Article Content

Given the abundance of new research, it can be challenging to stay current on the latest advancements and findings. Oncology Times is here to help with summaries of the newest studies to ensure you are up-to-date on the latest innovations in oncology practice.



Blood pressure status in adult survivors of childhood cancer: a report from the St. Jude lifetime cohort study

New data suggests people who survived childhood cancer were more than twice as likely as the general population to have hypertension as adults (Cancer Epidemiol Biomarkers Prev 2017;26(12):1705-1713). Researchers examined 3,016 adults who were part of the St. Jude Lifetime Cohort Study, which provides ongoing medical assessments of childhood cancer survivors. Data showed that the prevalence of hypertension was 2.6 times higher among childhood cancer survivors than expected, based on age-, sex-, race-, and body mass index-specific rates in the general population. Additionally, researchers found that the prevalence of hypertension increased over time. At age 30, 13 percent of the survivors had hypertension; at age 40, 37 percent had hypertension, and by age 50, more than 70 percent of the survivors had hypertension. Certain groups of survivors were the most likely to have hypertension, including men, non-Hispanic blacks, older survivors, and those who were overweight or obese, according to study results.

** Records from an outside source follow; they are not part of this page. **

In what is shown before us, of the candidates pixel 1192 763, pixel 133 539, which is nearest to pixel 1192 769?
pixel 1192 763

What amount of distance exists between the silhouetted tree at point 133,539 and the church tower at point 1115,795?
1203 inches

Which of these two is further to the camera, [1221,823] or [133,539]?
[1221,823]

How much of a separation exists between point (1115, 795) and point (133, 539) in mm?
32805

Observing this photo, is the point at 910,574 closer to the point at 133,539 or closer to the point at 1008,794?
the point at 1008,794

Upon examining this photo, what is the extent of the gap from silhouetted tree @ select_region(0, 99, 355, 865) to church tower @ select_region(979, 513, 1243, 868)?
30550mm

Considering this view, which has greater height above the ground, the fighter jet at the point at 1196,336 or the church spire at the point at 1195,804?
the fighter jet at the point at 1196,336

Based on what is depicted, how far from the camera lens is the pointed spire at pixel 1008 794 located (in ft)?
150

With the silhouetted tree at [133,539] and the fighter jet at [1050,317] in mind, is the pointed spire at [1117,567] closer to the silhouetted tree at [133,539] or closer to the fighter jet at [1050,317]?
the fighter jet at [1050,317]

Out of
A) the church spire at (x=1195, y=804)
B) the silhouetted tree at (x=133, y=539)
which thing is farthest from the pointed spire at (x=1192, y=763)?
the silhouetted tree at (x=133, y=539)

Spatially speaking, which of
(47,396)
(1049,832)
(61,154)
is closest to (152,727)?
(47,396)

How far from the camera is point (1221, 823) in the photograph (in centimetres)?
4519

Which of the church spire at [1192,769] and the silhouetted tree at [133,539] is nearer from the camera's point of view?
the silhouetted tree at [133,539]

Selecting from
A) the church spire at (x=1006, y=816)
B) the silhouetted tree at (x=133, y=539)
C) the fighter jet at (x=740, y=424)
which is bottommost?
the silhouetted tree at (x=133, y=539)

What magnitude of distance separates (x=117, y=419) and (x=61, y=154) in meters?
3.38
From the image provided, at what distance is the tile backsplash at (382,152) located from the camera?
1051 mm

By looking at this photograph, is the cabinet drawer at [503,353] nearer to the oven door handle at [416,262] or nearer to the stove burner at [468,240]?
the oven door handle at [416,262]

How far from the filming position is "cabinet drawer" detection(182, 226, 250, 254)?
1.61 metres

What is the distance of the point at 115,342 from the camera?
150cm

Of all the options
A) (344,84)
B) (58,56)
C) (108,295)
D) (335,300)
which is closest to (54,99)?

Oral microbiome composition reflects prospective risk for esophageal cancers

An analysis of bacteria present in the mouth showed that some types of bacteria that lead to periodontal disease were associated with higher risk of esophageal cancer (Can Res 2017; doi:10.1158/0008-5472.CAN-17-1296). Researchers collected oral wash samples from 122,000 participants in two large health studies: the NCI Prostate, Lung, Colorectal, and Ovarian Cancer Screening Trial and the American Cancer Society Cancer Prevention Study II Nutrition cohort. In 10 years of follow-up, 106 participants developed esophageal cancer. In a prospective case-control study, the researchers extracted DNA and sequenced oral wash samples, allowing researchers to compare the oral microbiomes of the esophageal cancer cases and the cancer-free cases. Certain bacteria types were associated with higher risk of esophageal cancer, according to researchers. For example, higher levels of the Tannerella forsythia bacteria were associated with a 21 percent increased risk of esophageal adenocarcinoma. The bacteria Porphyromonas gingivalis was associated with a higher risk of esophageal squamous cell carcinoma. The study showed that a few types of oral bacteria were associated with lower risk of esophageal cancer. For instance, the Neisseria bacteria was associated with lower risk of esophageal adenocarcinoma. "Overall, our findings have potential implications for the early detection and prevention of esophageal adenocarcinoma and esophageal squamous cell carcinoma," researchers wrote.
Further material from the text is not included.